__SUPPLIED DATA__

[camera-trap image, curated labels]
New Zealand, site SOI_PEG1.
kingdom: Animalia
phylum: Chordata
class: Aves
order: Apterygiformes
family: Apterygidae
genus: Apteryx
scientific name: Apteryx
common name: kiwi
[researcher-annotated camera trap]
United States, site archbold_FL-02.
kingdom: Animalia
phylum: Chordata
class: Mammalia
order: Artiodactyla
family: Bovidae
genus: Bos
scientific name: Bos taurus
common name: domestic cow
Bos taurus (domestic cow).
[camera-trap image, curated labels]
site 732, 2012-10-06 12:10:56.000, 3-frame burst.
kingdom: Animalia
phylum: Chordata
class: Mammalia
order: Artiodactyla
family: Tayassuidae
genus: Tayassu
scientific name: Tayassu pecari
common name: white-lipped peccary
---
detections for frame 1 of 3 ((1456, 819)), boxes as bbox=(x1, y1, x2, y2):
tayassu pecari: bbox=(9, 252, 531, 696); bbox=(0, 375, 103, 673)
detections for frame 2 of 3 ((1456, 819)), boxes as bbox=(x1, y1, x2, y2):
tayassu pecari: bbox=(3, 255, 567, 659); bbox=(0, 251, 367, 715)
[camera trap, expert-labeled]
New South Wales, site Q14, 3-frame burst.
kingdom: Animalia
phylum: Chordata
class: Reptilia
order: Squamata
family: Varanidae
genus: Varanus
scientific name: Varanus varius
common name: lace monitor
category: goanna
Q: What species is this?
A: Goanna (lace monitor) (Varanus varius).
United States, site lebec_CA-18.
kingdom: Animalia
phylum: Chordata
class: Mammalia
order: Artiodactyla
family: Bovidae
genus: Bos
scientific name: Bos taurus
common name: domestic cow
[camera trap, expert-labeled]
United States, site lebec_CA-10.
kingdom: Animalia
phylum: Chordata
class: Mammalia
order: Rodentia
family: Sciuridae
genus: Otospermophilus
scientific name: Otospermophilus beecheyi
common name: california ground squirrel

__THE PROBLEM__
Your answer should be the lines of the listing above between the line holding "common name: lace monitor" and the line holding "order: Rodentia", inclusive, restated word for word and alone.

__WORKED SOLUTION__
common name: lace monitor
category: goanna
Q: What species is this?
A: Goanna (lace monitor) (Varanus varius).
United States, site lebec_CA-18.
kingdom: Animalia
phylum: Chordata
class: Mammalia
order: Artiodactyla
family: Bovidae
genus: Bos
scientific name: Bos taurus
common name: domestic cow
[camera trap, expert-labeled]
United States, site lebec_CA-10.
kingdom: Animalia
phylum: Chordata
class: Mammalia
order: Rodentia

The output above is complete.